[Image and question entries]

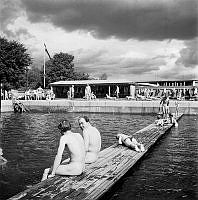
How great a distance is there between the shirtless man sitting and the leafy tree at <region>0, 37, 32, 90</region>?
43699 mm

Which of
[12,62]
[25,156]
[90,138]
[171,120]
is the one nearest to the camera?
[90,138]

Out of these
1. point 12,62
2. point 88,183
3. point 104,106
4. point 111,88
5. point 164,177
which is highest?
point 12,62

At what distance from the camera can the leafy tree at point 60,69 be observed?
7644 cm

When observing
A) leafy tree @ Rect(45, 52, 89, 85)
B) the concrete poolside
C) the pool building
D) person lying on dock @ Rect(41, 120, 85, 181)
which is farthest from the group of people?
leafy tree @ Rect(45, 52, 89, 85)

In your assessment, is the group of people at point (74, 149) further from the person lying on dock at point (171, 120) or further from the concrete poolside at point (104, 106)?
Answer: the concrete poolside at point (104, 106)

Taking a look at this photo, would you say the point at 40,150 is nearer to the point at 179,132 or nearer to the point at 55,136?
the point at 55,136

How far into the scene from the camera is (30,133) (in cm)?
1803

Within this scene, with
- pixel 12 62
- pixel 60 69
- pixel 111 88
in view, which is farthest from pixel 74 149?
pixel 60 69

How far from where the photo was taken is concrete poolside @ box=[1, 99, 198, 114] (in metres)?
33.2

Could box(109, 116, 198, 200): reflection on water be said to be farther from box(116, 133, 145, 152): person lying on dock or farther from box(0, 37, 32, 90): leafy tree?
box(0, 37, 32, 90): leafy tree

■ The exercise: Update the entries above so that every "person lying on dock" becomes "person lying on the pier", and keep everything else unchanged. Leave the pictures out of your answer.

■ Correct response:
How great a distance is there between the shirtless man sitting and the leafy tree at <region>0, 37, 32, 90</region>?
43699 mm

Which of
[12,62]
[25,156]
[90,138]
[171,120]
is the one nearest to the camera?
[90,138]

Out of these
1. point 12,62
2. point 88,183
3. point 104,106
4. point 111,88
5. point 164,177
which is highest?
point 12,62

At what distance from the camera can the leafy tree at point 60,69 be observed?
7644 cm

When observing
A) leafy tree @ Rect(45, 52, 89, 85)
B) the concrete poolside
C) the pool building
D) person lying on the pier @ Rect(41, 120, 85, 181)
which is farthest from the group of people?
leafy tree @ Rect(45, 52, 89, 85)

In your assessment, is the group of people at point (74, 149) further from the person lying on the pier at point (171, 120) or further from the concrete poolside at point (104, 106)?
Answer: the concrete poolside at point (104, 106)

Taking a look at this photo, would you say the point at 40,150 is nearer to the point at 179,132 or nearer to the point at 55,136?
the point at 55,136

How far into the scene from the camera is (30,133) (in cm)?
1803

Within this scene, with
- pixel 12 62
- pixel 60 69
- pixel 111 88
in view, which is farthest from pixel 74 149?
pixel 60 69

How far from where the photo was taken is concrete poolside @ box=[1, 99, 198, 114] (in metres)?
33.2

Could box(109, 116, 198, 200): reflection on water be said to be farther from box(116, 133, 145, 152): person lying on the pier or farther from box(0, 37, 32, 90): leafy tree?
box(0, 37, 32, 90): leafy tree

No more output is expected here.